Exercise: Put every line of the rows below into a JSON list of strings, one string per line, with blank lines omitted. Leave the picture markers out.

··· Material supplied ···

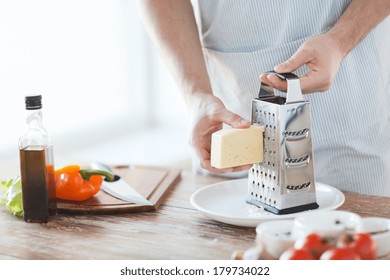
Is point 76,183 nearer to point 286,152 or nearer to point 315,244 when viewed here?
point 286,152

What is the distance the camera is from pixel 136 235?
5.90ft

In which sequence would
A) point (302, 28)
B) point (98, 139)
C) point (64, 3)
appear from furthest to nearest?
point (98, 139) < point (64, 3) < point (302, 28)

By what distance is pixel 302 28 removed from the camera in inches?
86.7

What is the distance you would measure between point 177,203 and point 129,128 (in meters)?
3.08

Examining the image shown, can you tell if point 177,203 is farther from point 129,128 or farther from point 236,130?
point 129,128

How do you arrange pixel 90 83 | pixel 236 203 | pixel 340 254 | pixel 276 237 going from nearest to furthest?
pixel 340 254 → pixel 276 237 → pixel 236 203 → pixel 90 83

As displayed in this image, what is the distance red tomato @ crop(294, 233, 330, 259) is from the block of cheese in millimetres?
471

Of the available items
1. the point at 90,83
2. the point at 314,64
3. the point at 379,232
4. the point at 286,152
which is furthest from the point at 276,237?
the point at 90,83

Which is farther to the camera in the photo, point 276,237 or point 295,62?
point 295,62

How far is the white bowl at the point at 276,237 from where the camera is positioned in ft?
4.86

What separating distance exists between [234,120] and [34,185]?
1.84 ft

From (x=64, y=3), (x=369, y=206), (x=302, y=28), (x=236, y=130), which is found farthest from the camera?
(x=64, y=3)

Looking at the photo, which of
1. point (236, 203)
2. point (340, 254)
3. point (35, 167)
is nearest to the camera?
point (340, 254)
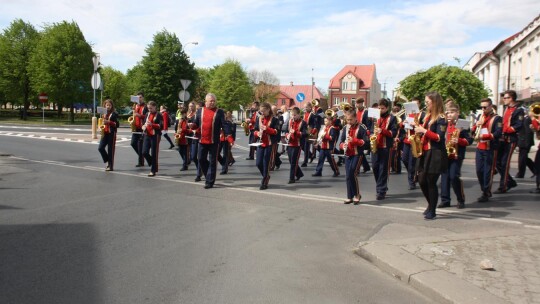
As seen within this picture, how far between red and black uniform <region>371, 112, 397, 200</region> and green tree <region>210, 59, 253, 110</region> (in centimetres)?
8023

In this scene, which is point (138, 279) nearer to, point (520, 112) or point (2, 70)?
point (520, 112)

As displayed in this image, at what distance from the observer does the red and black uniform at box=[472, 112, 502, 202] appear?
9430 mm

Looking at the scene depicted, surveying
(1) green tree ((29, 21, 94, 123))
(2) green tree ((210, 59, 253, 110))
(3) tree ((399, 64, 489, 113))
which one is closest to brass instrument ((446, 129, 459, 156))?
(3) tree ((399, 64, 489, 113))

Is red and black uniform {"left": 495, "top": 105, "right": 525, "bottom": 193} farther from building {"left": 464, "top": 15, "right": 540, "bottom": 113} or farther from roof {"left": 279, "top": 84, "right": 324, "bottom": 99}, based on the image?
roof {"left": 279, "top": 84, "right": 324, "bottom": 99}

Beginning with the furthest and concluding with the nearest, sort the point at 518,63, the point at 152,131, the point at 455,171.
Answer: the point at 518,63 < the point at 152,131 < the point at 455,171

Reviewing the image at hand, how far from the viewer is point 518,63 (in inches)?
1500

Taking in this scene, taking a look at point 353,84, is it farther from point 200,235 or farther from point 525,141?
point 200,235

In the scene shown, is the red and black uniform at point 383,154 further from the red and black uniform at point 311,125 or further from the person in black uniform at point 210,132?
the red and black uniform at point 311,125

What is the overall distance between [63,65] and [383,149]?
50051mm

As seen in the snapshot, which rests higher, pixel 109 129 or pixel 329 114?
pixel 329 114

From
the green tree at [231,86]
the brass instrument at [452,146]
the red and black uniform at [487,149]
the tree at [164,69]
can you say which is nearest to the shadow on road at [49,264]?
the brass instrument at [452,146]

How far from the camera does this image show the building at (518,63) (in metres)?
31.9

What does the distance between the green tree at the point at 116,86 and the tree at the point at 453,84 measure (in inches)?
2839

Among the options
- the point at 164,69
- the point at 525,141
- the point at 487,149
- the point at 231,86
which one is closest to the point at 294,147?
the point at 487,149
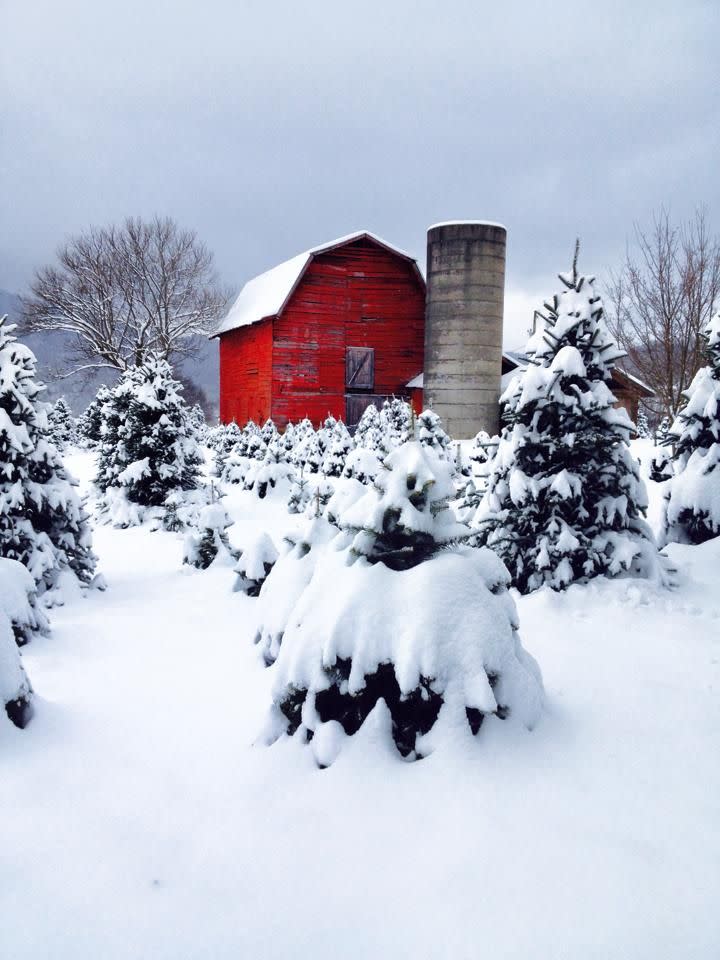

···

Result below:
[
  "Is point 76,183 nearer to point 286,152 or nearer to point 315,244 when viewed here?",
  "point 286,152",
  "What is the distance the camera is from pixel 136 235?",
  "5.90ft",
  "In which sequence would",
  "A) point (302, 28)",
  "B) point (98, 139)",
  "C) point (64, 3)",
  "appear from furthest to nearest?",
  "point (98, 139) < point (64, 3) < point (302, 28)",
  "By what distance is pixel 302 28 removed from the camera in inches?",
  "86.7",
  "What is the distance you would measure between point 177,203 and point 129,128 (in meters)?",
  "3.08",
  "Examining the image shown, can you tell if point 177,203 is farther from point 129,128 or farther from point 236,130?",
  "point 129,128",
  "How do you arrange pixel 90 83 | pixel 236 203 | pixel 340 254 | pixel 276 237 going from nearest to furthest?",
  "pixel 340 254 → pixel 276 237 → pixel 236 203 → pixel 90 83",
  "As displayed in this image, what is the distance red tomato @ crop(294, 233, 330, 259) is from the block of cheese in millimetres?",
  "471",
  "Of the available items",
  "1. the point at 90,83",
  "2. the point at 314,64",
  "3. the point at 379,232",
  "4. the point at 286,152",
  "which is furthest from the point at 276,237?",
  "the point at 90,83",
  "Which is farther to the camera in the photo, point 276,237 or point 295,62?",
  "point 295,62",
  "How far is the white bowl at the point at 276,237 from where the camera is positioned in ft?",
  "4.86",
  "What separating distance exists between [234,120] and [34,185]?",
  "1.84 ft",
  "From (x=64, y=3), (x=369, y=206), (x=302, y=28), (x=236, y=130), which is found farthest from the camera?",
  "(x=64, y=3)",
  "Looking at the photo, which of",
  "1. point (236, 203)",
  "2. point (340, 254)",
  "3. point (35, 167)",
  "is nearest to the camera?",
  "point (340, 254)",
  "As seen within this picture, how far between red and black uniform <region>371, 112, 397, 200</region> and green tree <region>210, 59, 253, 110</region> (in centimetres)?",
  "8023",
  "In this scene, which is point (138, 279) nearer to, point (520, 112) or point (2, 70)?",
  "point (520, 112)",
  "As displayed in this image, at what distance from the observer does the red and black uniform at box=[472, 112, 502, 202] appear?",
  "9430 mm",
  "Looking at the scene depicted, surveying",
  "(1) green tree ((29, 21, 94, 123))",
  "(2) green tree ((210, 59, 253, 110))",
  "(3) tree ((399, 64, 489, 113))",
  "which one is closest to brass instrument ((446, 129, 459, 156))?",
  "(3) tree ((399, 64, 489, 113))",
  "Is red and black uniform {\"left\": 495, \"top\": 105, \"right\": 525, \"bottom\": 193} farther from building {\"left\": 464, \"top\": 15, \"right\": 540, \"bottom\": 113} or farther from roof {\"left\": 279, \"top\": 84, \"right\": 324, \"bottom\": 99}, based on the image?",
  "roof {\"left\": 279, \"top\": 84, \"right\": 324, \"bottom\": 99}",
  "Beginning with the furthest and concluding with the nearest, sort the point at 518,63, the point at 152,131, the point at 455,171.",
  "Answer: the point at 518,63 < the point at 152,131 < the point at 455,171",
  "Reviewing the image at hand, how far from the viewer is point 518,63 (in inches)?",
  "1500",
  "Taking in this scene, taking a look at point 353,84, is it farther from point 200,235 or farther from point 525,141?",
  "point 200,235",
  "In the scene shown, is the red and black uniform at point 383,154 further from the red and black uniform at point 311,125 or further from the person in black uniform at point 210,132?",
  "the red and black uniform at point 311,125",
  "What is the overall distance between [63,65] and [383,149]?",
  "50051mm",
  "As seen in the snapshot, which rests higher, pixel 109 129 or pixel 329 114?",
  "pixel 329 114",
  "From",
  "the green tree at [231,86]",
  "the brass instrument at [452,146]",
  "the red and black uniform at [487,149]",
  "the tree at [164,69]",
  "can you say which is nearest to the shadow on road at [49,264]?",
  "the brass instrument at [452,146]",
  "How far from the camera does this image show the building at (518,63) (in metres)?",
  "31.9",
  "What does the distance between the green tree at the point at 116,86 and the tree at the point at 453,84 measure (in inches)?",
  "2839",
  "Among the options",
  "- the point at 164,69",
  "- the point at 525,141",
  "- the point at 487,149",
  "- the point at 231,86",
  "which one is closest to the point at 294,147?",
  "the point at 487,149"
]